Disputa por recursos dos royalties dos petróleo abre guerra entre os Estados

Presidente Lula reforçou a tese de que poderá vetar a medida

Marta Sfredo*  |  marta.sfredo@zerohora.com.br

Um novo round na batalha pela bilionária fonte do petróleo no país, reforçada pelo pré-sal, é travado desde ontem, com a aprovação, durante a madrugada, da distribuição igualitária de royalties entre Estados e municípios. Enquanto produtores como Rio e Espírito Santo prometem recorrer à Justiça alegando inconstitucionalidade, outros Estados, como o Rio Grande do Sul, que não produz petróleo, poderá receber cerca de R$ 500 milhões se a emenda for aprovada. O presidente Luiz Inácio Lula da Silva reforçou a tese de que poderá vetar

Aprovada na madrugada de ontem, a distribuição uniforme dos royalties do petróleo entre Estados e municípios abre novas frentes de conflito que envolvem Justiça, relação federativa, risco regulatório e política. Os governadores de Rio e Espírito Santo ameaçam recorrer ao Supremo Tribunal Federal (STF) caso o presidente Luiz Inácio Lula da Silva não vete a emenda sustentada por dois parlamentares gaúchos – o deputado Ibsen Pinheiro e o senador Pedro Simon, ambos do PMDB. Na avaliação do constitucionalista Ives Gandra Martins, caso ações diretas de inconstitucionalidade cheguem ao STF, terão grandes chances de ser acolhidas.

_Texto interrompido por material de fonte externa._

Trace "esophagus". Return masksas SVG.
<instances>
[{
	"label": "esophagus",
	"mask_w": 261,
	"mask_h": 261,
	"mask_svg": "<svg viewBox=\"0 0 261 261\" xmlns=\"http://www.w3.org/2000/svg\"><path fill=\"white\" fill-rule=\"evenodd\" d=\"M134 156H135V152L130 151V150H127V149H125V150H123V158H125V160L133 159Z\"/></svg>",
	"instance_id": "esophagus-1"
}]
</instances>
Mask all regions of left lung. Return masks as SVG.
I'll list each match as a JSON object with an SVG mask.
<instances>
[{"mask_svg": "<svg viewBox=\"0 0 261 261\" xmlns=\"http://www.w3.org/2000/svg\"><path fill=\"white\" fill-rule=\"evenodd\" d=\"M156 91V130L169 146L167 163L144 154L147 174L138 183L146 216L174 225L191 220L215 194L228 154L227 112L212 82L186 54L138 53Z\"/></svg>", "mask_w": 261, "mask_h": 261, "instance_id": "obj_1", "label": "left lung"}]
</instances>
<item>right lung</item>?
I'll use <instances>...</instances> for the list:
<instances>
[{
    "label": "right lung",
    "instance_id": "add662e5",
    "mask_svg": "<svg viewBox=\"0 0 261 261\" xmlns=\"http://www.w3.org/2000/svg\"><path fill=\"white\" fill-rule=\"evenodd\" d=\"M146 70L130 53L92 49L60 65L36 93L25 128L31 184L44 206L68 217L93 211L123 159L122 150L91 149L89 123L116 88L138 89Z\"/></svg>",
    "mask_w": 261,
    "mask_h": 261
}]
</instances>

– Não vejo como um lei ordinária possa suprimir o que está previsto no parágrafo primeiro do artigo 20 da Constituição – argumenta, lembrando que o texto se refere à participação de Estados e municípios no resultado da exploração de petróleo ou gás natural mesmo na plataforma continental.

O especialista acrescenta que, em decisão recente, o Supremo decidiu a favor de municípios situados em áreas limítrofes a campos de petróleo, numa discussão envolvendo que era ou não território da União.

Lula avisa que veta exageros

Até mesmo o autor da emenda que passou na Câmara, Ibsen Pinheiro, não duvida que o assunto prosseguirá na Justiça:

– Tenho certeza de que isso vai aos tribunais, mas também de que a votação é perfeitamente constitucional. A Constituição estabelece que o mar territorial é da União, não dos Estados.

Durante o dia, Lula reforçou a tese de que poderá vetar a emenda, levantada durante a madrugada pelo líder do governo no Senado, Romero Jucá (PMDB-RR).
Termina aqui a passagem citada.